Product Description
Reprint edition, Penguin UK, 1971, first UK edition was 1968, although written in Russian, it had not at that stage been published in Russia. Translated by Nicholas Bethell & Daniel Berg.
Fade to the author's name to spine, usual light tanning otherwise good, spine uncreased, light edgewear only. Age spotting to pages, previous owner's name to inside front covert.
The Russian Nobelist's semi-autobiographical novel set in a Soviet cancer ward shortly after Stalin's death. One of the great allegorical masterpieces of world literature, Aleksandr Solzhenitsyn's Cancer Ward is both a deeply compassionate study of people facing terminal illness and a brilliant dissection of the cancerous Soviet police state.
Cancer Ward, which has been compared to the masterpiece of another Nobel Prize winner, The Magic Mountain by Thomas Mann, examines the relationship of a group of people in the cancer ward of a provincial Soviet hospital in 1955, two years after Stalin's death. While the experiences of the central character, Oleg Kostoglotov, closely reflect the author's own--Solzhenitsyn became a patient in a cancer ward in the mid-1950s, on his release from a labor camp, and later recovered--the patients, as a group, represent a remarkable cross section of contemporary Russian characters and attitudes, both under normal circumstances and then reexamined at the eleventh hour of illness.

[Saved entries]

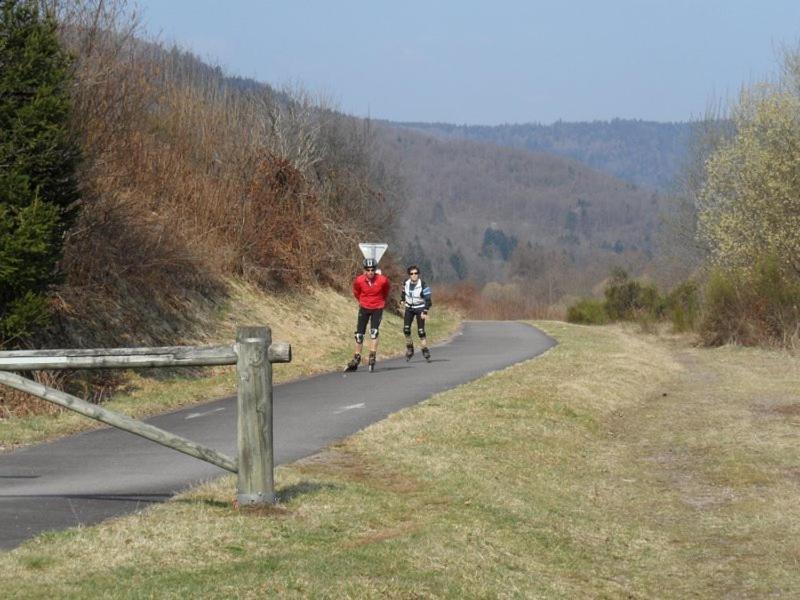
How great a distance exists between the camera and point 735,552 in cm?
1011

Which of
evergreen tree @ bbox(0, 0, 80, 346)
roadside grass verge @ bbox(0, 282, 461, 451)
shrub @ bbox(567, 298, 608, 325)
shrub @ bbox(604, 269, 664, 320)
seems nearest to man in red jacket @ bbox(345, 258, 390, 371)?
roadside grass verge @ bbox(0, 282, 461, 451)

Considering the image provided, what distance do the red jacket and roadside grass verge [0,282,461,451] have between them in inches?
85.3

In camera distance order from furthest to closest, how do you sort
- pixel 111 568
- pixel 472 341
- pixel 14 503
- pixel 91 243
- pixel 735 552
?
pixel 472 341
pixel 91 243
pixel 735 552
pixel 14 503
pixel 111 568

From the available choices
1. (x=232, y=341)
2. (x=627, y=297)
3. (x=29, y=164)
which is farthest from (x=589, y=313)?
(x=29, y=164)

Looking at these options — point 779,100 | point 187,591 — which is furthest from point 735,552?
point 779,100

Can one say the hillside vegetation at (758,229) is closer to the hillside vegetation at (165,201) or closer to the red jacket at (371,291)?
the hillside vegetation at (165,201)

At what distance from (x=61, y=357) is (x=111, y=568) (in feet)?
6.92

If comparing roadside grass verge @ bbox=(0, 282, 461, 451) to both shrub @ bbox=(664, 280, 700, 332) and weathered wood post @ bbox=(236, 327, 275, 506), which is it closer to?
weathered wood post @ bbox=(236, 327, 275, 506)

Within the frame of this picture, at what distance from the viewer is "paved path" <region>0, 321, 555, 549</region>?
935cm

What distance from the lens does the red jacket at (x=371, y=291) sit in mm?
23156

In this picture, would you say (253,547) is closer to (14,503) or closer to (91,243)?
(14,503)

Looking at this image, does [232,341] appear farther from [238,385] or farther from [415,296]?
[238,385]

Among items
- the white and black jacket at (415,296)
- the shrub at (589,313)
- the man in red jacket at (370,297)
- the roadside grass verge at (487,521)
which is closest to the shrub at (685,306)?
the shrub at (589,313)

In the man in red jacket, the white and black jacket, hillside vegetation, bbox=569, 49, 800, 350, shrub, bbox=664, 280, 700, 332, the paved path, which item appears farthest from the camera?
shrub, bbox=664, 280, 700, 332
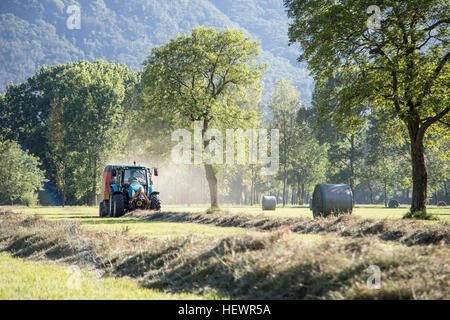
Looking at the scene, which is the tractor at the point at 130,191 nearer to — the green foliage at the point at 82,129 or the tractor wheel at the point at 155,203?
the tractor wheel at the point at 155,203

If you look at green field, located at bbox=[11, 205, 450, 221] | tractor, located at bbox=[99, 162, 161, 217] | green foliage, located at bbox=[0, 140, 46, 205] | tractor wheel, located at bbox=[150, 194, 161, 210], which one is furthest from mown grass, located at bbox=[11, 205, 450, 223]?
green foliage, located at bbox=[0, 140, 46, 205]

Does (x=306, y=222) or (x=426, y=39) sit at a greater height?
(x=426, y=39)

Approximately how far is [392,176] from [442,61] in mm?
43241

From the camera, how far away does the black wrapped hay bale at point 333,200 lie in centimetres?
1884

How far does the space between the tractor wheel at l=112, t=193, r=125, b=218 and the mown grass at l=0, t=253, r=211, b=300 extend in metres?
15.5

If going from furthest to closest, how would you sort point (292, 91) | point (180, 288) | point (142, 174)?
1. point (292, 91)
2. point (142, 174)
3. point (180, 288)

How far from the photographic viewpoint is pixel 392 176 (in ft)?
195

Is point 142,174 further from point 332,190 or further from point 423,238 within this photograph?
point 423,238

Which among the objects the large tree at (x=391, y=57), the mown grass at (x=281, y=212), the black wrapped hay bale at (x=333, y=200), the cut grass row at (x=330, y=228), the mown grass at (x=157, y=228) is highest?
the large tree at (x=391, y=57)

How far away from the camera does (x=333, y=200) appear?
18.9 metres

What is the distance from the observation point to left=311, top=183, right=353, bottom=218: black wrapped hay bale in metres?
18.8

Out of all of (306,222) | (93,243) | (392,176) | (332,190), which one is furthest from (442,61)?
(392,176)

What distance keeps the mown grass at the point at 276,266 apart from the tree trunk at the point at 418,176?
13.4 metres

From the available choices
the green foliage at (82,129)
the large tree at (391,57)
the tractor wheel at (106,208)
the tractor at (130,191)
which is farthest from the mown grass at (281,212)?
the green foliage at (82,129)
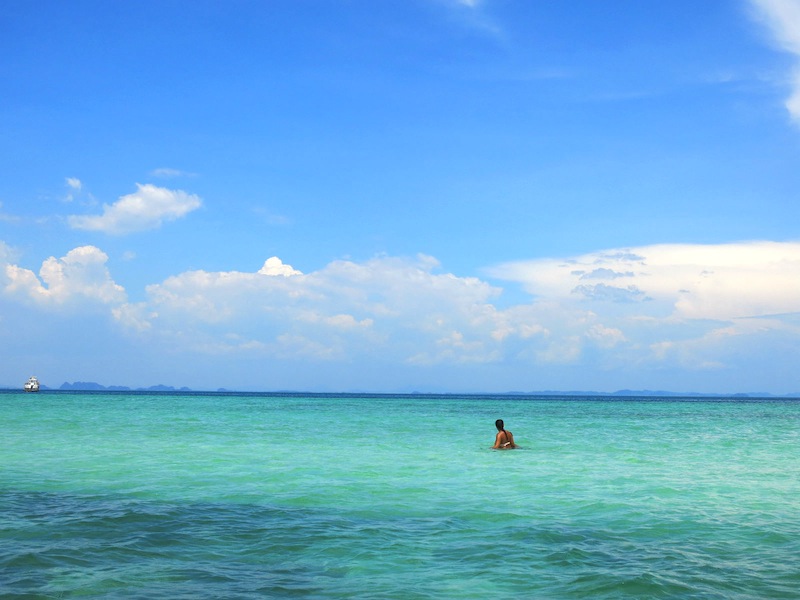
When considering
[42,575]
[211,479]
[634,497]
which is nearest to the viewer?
[42,575]

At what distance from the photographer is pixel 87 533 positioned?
1186 cm

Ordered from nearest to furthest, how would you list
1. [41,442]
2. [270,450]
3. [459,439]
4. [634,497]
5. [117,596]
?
[117,596], [634,497], [270,450], [41,442], [459,439]

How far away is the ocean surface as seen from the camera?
927cm

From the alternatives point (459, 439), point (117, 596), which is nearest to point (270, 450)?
point (459, 439)

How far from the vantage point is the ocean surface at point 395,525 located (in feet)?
30.4

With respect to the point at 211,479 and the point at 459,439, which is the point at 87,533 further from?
the point at 459,439

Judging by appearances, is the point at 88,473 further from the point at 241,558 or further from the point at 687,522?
the point at 687,522

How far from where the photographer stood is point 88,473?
64.5 feet

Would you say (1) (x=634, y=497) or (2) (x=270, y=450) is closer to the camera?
(1) (x=634, y=497)

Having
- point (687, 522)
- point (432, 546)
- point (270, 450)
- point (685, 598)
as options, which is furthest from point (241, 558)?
point (270, 450)

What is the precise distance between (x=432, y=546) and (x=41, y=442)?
24035 mm

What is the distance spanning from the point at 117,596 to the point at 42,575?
161 cm

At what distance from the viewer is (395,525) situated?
1309 cm

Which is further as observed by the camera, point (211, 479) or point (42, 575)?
point (211, 479)
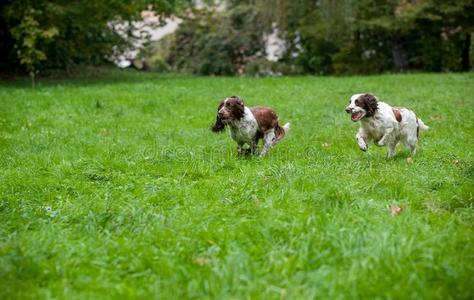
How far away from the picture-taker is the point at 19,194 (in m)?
6.81

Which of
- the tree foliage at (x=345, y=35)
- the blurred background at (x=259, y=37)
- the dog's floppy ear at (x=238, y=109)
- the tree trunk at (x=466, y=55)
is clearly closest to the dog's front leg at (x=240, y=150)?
the dog's floppy ear at (x=238, y=109)

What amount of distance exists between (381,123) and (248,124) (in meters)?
2.14

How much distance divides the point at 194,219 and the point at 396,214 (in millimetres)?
2052

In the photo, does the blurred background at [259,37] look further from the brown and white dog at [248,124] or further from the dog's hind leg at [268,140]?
the dog's hind leg at [268,140]

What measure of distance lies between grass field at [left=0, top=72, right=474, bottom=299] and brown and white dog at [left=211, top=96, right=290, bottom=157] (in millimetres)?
327

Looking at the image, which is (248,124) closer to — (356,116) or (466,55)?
(356,116)

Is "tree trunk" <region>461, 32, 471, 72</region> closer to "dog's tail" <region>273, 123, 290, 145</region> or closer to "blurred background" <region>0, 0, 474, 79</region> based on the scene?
"blurred background" <region>0, 0, 474, 79</region>

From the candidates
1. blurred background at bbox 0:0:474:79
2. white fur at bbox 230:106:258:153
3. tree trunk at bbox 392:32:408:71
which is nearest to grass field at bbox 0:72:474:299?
white fur at bbox 230:106:258:153

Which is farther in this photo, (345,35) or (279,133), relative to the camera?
(345,35)

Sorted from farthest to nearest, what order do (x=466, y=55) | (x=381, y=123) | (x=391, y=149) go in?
1. (x=466, y=55)
2. (x=391, y=149)
3. (x=381, y=123)

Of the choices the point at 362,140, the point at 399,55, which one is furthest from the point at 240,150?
the point at 399,55

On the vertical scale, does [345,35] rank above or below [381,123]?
above

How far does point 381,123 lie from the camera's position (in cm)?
834

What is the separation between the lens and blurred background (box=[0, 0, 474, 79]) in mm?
25078
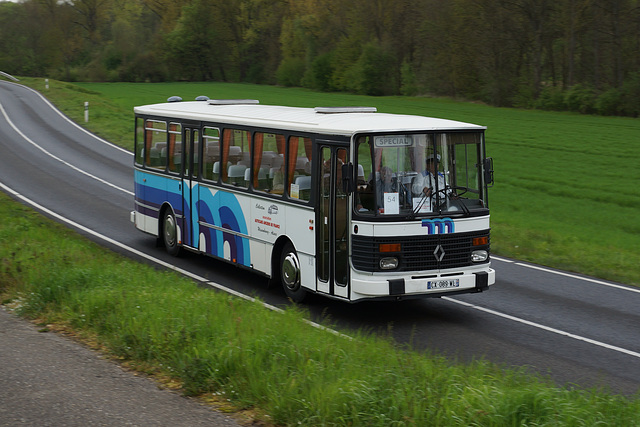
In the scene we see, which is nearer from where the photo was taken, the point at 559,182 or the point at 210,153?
the point at 210,153

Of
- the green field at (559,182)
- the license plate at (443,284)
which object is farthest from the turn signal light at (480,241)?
the green field at (559,182)

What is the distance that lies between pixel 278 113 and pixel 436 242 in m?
3.82

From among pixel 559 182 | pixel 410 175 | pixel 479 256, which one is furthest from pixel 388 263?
pixel 559 182

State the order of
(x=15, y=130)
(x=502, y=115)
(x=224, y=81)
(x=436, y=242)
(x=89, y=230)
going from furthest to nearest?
(x=224, y=81) < (x=502, y=115) < (x=15, y=130) < (x=89, y=230) < (x=436, y=242)

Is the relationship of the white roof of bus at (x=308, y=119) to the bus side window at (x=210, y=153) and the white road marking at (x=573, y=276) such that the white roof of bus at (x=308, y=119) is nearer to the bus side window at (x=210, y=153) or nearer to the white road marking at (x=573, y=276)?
the bus side window at (x=210, y=153)

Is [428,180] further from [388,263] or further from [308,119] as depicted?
[308,119]

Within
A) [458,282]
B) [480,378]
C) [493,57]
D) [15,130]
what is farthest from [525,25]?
[480,378]

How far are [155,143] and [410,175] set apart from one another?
23.5 feet

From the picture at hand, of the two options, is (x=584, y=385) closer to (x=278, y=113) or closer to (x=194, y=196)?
(x=278, y=113)

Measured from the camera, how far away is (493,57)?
66.7 meters

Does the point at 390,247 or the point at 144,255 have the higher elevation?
the point at 390,247

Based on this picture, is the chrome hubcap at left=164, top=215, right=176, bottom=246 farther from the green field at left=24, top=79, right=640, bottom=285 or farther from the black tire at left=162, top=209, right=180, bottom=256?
the green field at left=24, top=79, right=640, bottom=285

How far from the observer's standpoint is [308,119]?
40.6ft

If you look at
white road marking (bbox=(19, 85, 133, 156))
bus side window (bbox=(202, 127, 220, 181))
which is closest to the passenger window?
bus side window (bbox=(202, 127, 220, 181))
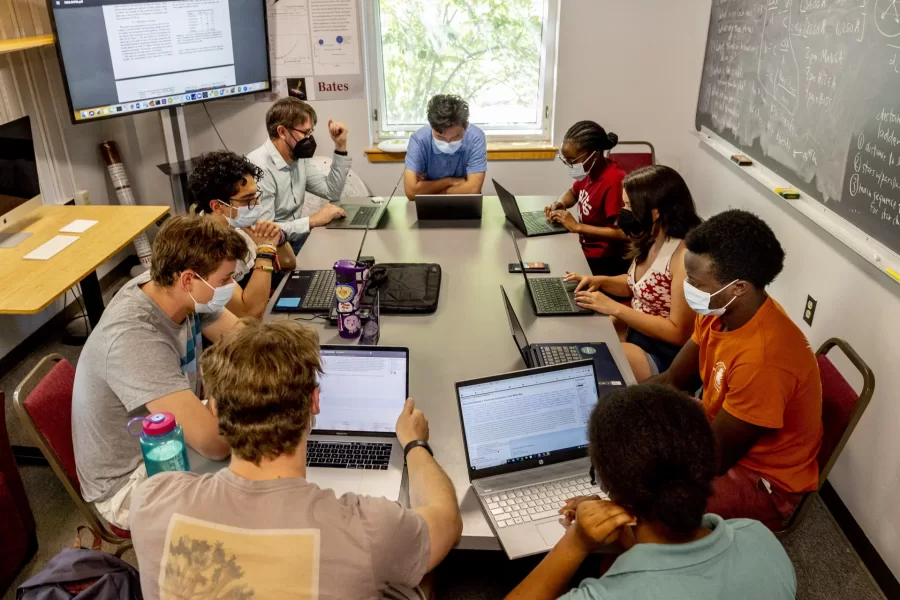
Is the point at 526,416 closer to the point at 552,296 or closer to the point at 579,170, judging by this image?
the point at 552,296

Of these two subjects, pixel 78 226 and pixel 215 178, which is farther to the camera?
pixel 78 226

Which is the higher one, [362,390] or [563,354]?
[362,390]

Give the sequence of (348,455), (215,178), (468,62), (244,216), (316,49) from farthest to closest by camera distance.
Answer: (468,62), (316,49), (244,216), (215,178), (348,455)

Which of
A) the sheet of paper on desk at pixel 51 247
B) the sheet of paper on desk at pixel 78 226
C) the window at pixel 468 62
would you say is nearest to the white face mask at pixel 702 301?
the sheet of paper on desk at pixel 51 247

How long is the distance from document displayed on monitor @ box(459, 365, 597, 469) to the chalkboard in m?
1.33

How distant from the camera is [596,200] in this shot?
3.07 meters

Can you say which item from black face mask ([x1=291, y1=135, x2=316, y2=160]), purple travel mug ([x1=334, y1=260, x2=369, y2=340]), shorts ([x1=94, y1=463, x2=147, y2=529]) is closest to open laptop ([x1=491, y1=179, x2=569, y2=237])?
black face mask ([x1=291, y1=135, x2=316, y2=160])

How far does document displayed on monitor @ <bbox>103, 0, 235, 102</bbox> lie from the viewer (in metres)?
3.54

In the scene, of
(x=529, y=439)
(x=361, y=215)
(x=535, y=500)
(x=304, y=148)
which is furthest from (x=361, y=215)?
(x=535, y=500)

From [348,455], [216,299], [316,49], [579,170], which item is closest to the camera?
[348,455]

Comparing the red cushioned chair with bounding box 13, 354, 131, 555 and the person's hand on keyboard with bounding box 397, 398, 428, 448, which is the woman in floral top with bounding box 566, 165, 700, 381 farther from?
the red cushioned chair with bounding box 13, 354, 131, 555

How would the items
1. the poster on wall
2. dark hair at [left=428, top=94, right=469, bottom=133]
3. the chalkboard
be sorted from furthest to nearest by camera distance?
1. the poster on wall
2. dark hair at [left=428, top=94, right=469, bottom=133]
3. the chalkboard

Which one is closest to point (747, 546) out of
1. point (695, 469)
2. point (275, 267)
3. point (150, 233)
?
point (695, 469)

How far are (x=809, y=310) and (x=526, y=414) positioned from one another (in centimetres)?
175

**Activity A**
Duplicate the book listing word for word, from "Product Description" up to and including "Bethell & Daniel Berg.".
**Activity B**
Condense the paragraph of the book listing that begins "Cancer Ward, which has been compared" into a shorter version that keeps its main facts.
None of these lines is needed.

**Worked solution A**
Product Description
Reprint edition, Penguin UK, 1971, first UK edition was 1968, although written in Russian, it had not at that stage been published in Russia. Translated by Nicholas Bethell & Daniel Berg.

**Worked solution B**
Cancer Ward, which has been compared to Thomas Mann's The Magic Mountain, follows a group of people in the cancer ward of a provincial Soviet hospital in 1955, two years after Stalin's death. The experiences of the central character, Oleg Kostoglotov, closely reflect Solzhenitsyn's own. Solzhenitsyn became a cancer ward patient in the mid-1950s after his release from a labor camp and later recovered. Taken together, the patients form a cross section of contemporary Russian characters and attitudes, seen under normal circumstances and again at the eleventh hour of illness.